Task description: I need every line that includes the word "Tragelaphus" copied from the material.

Available data:
◆ ◆ ◆ ◆ ◆

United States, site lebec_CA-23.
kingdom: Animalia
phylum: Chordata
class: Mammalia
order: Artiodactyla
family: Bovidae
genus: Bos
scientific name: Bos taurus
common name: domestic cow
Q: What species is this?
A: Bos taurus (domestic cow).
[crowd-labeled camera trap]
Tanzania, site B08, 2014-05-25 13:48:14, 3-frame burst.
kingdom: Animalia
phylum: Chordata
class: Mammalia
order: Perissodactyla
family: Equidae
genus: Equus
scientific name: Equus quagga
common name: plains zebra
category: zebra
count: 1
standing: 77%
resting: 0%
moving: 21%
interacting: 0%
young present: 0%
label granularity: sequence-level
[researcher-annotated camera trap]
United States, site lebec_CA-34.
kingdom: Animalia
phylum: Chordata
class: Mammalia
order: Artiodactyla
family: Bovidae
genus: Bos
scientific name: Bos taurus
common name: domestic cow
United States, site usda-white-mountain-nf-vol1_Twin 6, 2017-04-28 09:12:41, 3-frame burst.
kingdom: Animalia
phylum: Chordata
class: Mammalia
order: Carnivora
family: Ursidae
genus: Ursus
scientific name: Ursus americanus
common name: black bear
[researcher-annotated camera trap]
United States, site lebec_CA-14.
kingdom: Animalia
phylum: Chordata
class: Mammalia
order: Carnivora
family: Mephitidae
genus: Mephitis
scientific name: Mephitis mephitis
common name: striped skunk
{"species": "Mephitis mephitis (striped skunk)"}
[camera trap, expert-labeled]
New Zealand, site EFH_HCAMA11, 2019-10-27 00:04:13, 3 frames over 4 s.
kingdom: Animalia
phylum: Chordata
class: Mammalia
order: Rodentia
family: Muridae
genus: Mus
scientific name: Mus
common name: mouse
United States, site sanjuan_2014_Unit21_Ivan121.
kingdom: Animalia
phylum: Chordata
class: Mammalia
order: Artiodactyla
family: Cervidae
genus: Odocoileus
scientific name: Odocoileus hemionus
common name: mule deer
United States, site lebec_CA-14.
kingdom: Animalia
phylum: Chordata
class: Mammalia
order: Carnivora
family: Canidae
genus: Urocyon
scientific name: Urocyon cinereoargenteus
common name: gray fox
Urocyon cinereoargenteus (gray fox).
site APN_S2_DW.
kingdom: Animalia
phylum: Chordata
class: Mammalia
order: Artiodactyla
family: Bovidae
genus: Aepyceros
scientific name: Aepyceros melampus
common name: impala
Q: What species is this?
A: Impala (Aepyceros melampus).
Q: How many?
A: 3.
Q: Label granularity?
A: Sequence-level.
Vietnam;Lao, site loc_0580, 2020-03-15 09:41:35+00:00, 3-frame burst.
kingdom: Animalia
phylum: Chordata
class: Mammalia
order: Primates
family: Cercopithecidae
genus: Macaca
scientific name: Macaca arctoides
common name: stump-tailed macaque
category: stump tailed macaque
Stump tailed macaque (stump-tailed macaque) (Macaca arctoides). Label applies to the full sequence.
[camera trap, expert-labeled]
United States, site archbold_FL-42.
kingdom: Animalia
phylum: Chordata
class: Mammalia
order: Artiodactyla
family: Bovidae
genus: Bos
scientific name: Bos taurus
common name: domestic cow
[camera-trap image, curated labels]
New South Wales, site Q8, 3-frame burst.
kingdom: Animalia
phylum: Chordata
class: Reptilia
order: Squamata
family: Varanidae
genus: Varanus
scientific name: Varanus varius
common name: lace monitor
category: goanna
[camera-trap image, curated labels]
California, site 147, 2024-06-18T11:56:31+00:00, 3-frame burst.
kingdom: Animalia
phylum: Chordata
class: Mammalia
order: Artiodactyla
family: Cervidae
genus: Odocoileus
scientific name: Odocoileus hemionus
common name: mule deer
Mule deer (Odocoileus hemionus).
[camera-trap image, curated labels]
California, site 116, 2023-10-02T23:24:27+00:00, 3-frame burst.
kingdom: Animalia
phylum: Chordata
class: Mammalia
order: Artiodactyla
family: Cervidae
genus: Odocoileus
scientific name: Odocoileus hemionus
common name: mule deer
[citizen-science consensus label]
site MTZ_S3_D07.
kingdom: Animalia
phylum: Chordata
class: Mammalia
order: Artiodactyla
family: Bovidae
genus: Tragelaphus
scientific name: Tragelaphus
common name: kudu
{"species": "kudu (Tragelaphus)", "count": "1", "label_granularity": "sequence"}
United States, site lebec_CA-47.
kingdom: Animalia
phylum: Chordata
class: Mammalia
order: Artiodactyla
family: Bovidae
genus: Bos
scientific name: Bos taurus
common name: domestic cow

◆ ◆ ◆ ◆ ◆

Exercise output:
genus: Tragelaphus
scientific name: Tragelaphus
{"species": "kudu (Tragelaphus)", "count": "1", "label_granularity": "sequence"}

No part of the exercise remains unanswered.